UK marketing content firm Tag strikes £533m deal with Japan’s Dentsu

Polo Ralph Lauren on a smartphone screen on a desk
Tag creates marketing content for clients including Ralph Lauren. Photograph: Nikolas Kokovlis/NurPhoto/REX/Shutterstock

The Japanese marketing giant Dentsu is understood to have struck a £533m (€600m) deal to buy Tag, the British-headquartered global content production group, in one of the largest UK ad deals of the last 15 years.

The move by Dentsu – which became a global force in advertising with its £3.2bn takeover of the UK media group Aegis in 2012, the largest-ever deal for a British-based ad group – marks its latest push to challenge rivals including WPP, IPG and Omnicom in the US and France’s Publicis Groupe.

Tag employs about 2,700 staff and creates marketing content for clients including New Balance, Calvin Klein, Ralph Lauren, Heineken and Unilever. The business has been owned by Advent International since 2017, when the private equity group acquired its British-based marketing services parent company, Williams Lea.

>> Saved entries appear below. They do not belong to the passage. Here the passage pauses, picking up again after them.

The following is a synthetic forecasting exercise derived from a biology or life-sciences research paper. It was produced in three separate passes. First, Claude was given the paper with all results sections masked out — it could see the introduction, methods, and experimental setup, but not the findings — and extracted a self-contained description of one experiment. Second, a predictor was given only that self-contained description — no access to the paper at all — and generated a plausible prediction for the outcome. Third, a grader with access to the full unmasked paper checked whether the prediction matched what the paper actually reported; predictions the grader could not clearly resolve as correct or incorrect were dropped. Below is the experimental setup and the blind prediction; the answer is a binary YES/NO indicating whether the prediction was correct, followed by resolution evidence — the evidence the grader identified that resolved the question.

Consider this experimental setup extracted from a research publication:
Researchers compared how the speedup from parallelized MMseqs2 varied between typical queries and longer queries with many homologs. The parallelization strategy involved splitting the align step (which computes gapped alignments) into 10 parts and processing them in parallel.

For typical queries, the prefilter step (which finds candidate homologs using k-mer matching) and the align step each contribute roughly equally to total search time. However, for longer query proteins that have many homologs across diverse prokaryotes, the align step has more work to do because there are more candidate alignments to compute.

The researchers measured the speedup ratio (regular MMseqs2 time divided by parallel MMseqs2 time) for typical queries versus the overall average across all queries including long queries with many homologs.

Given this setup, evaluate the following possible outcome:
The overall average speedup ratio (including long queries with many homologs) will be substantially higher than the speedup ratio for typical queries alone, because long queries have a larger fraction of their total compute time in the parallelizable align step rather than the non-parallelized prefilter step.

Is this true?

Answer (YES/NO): NO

Williams Lea, which acquired Tag in 2011, was previously owned by Deutsche Post DHL, which bought into the business in 2006 but decided to sell it to Advent International 11 years later to focus on its core logistics and delivery businesses.

Tag is run by global chief executive David Kassler, a former top executive at the music group EMI who was brought in by Advent International after the acquisition of Williams Lea in 2017.

In 2019, Tag hired Andria Vidler, the former chief executive of EMI UK and the publisher and events group Centaur who sits on the board of the embattled gambling business 888, to run its business across Europe, the Middle East and Africa.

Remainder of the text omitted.